The kids are taught to respect everyone and value the differences that exist between them. What a wonderful lesson for us all.

Perhaps we need to dispense with our high priced corporate strategy consultants and ask a year 7 teacher to spend a couple of days in our businesses and talk to us about life? They would make it fun too.

Failing forward

November 8, 2010


Failure as a fast track to success

When life doesn’t turn out how we hoped, is there a way back, or perhaps forward?

In my last few posts I have discussed the acceptance of failure as a learning opportunity and the benefits it provides as a tool for personal growth. This is the principal of failing forward: accepting failure as a stepping stone to success.

Failing forward is about how you accept and use the results to better apply yourself to achieving what you want. It no longer seems possible to avoid failing simply by being conscientious and working hard – the success formula our parents so heavily relied upon.

Failure comes in degrees. The differences between total loss and a minor setback, death and illness, injury and fatigue are distinctions of degree, not kind. You can look at failure differently. Because it will pay off in the form of learning and growth. This is failing forward.

Learning is error-driven. Failure grabs our attention. It has implications for our development as fulfilled and purposeful individuals. It can initiate a search for meaning, a shift from pursuing the kind of happiness that flares briefly, to the kind that endures.

Achievement is the area where we often put ourselves under the most pressure. Understanding what achievement is or what level we are to attain but a certain time can cause feelings of uncertainty and failure. Disproportionately valued and often conflated with material success. But other dimensions actually have a potentially higher payoff. We easily habituate to material things, and they quickly stop making us happy. Other less tangible values can provide the contentment we seek.

And so the once autonomous striver, rowing alone, is forced to throw that old life over the side. A new unifying principle coalesces around some ‘higher purpose’ and the new life feels like an improvement. Failure does lead, in a roundabout way, to happiness.

The paradox of failing

November 3, 2010

Success can be hidden in failure

Everyone gets waylaid by failure sometimes.

However the same set of circumstances that drives one person deeper into the abyss makes another stronger.

Dealing with failure boils down to three things. It’s a matter of controlling our emotions, adjusting our thinking, and recalibrating our beliefs about ourselves and what we can achieve in the world. No, you don’t have to like it, but you do have to accept it.

Life’s a game of failure. And at the beginning you’re going to lose a lot. Those who are going to succeed are the ones who learn to accept and deal with losing. In sport, business and life it’s those who try to succeed, again and again, that ultimately win.

When you’re less afraid to fail, you’ll succeed more.
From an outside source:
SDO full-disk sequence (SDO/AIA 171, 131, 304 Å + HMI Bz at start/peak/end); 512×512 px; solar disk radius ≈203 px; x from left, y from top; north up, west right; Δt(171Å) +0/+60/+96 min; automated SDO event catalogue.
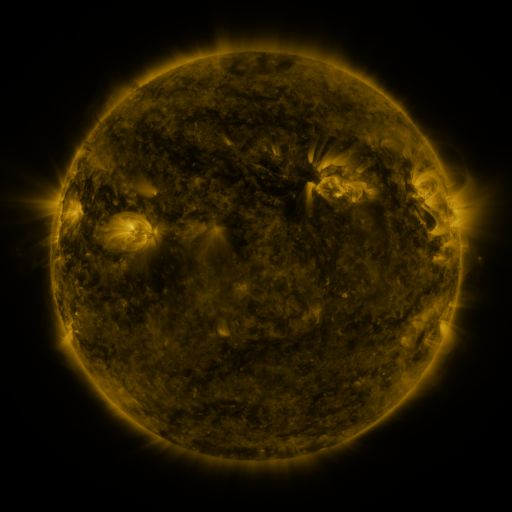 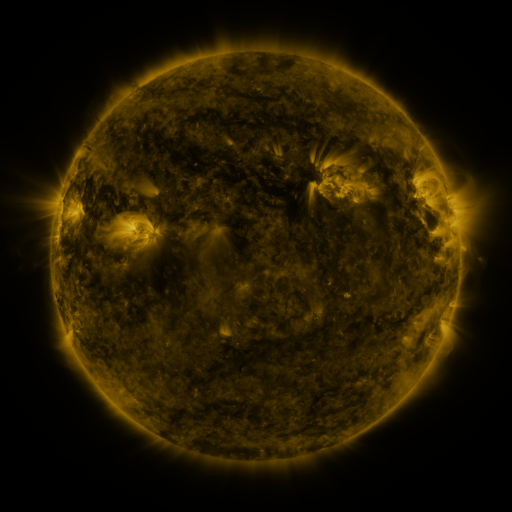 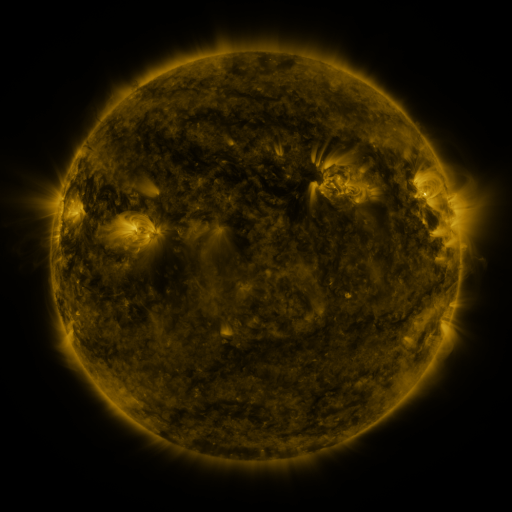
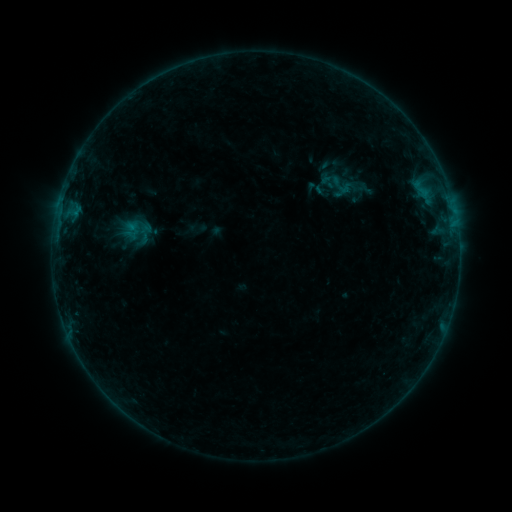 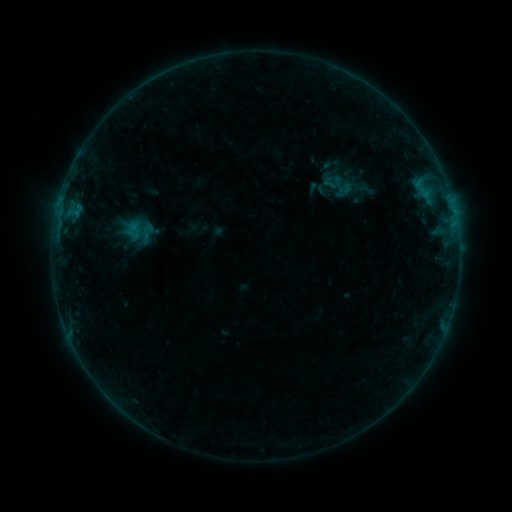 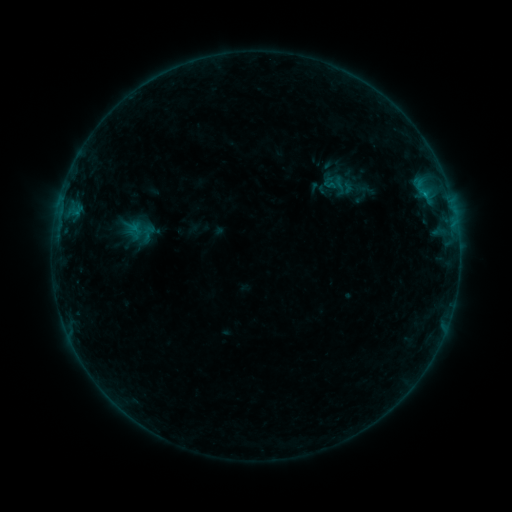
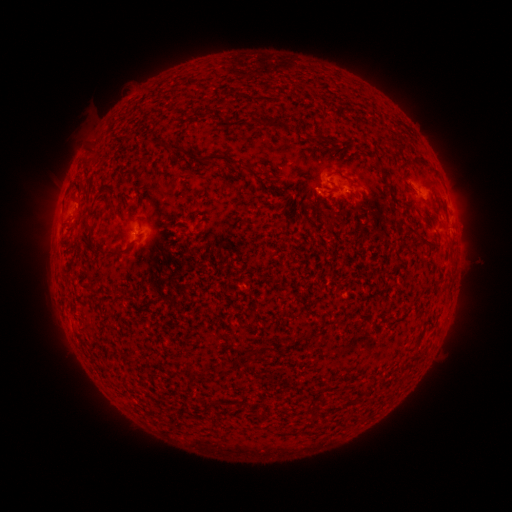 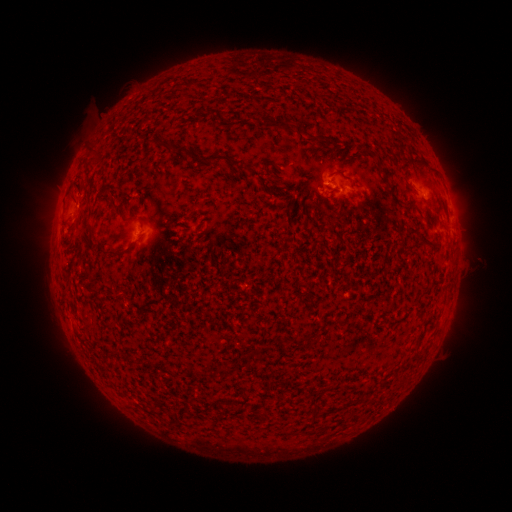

It’s really a sense of perspective. Your present moments are laid out against your past. What you perceive now is compared to what you’ve experienced. Do you have the courage and vision to see a new set of possibilities? Or to set better or best results as a personal high water mark and confront new challenges with optimism and energy?

But the great payoff in failing is that it gives us another chance, a strange sense of pride not just in the potential positive consequences of failure but in the failure itself. If we have failed, we have tried. Action is better than inaction. And one thing is certain: if you never try, you will neither fail nor succeed. Failure drives us out into the world to have another go and actively participate in life.

Embrace the opportunity and freedom this provides you. More than one path leads to success and there is so much to be leaned along the way.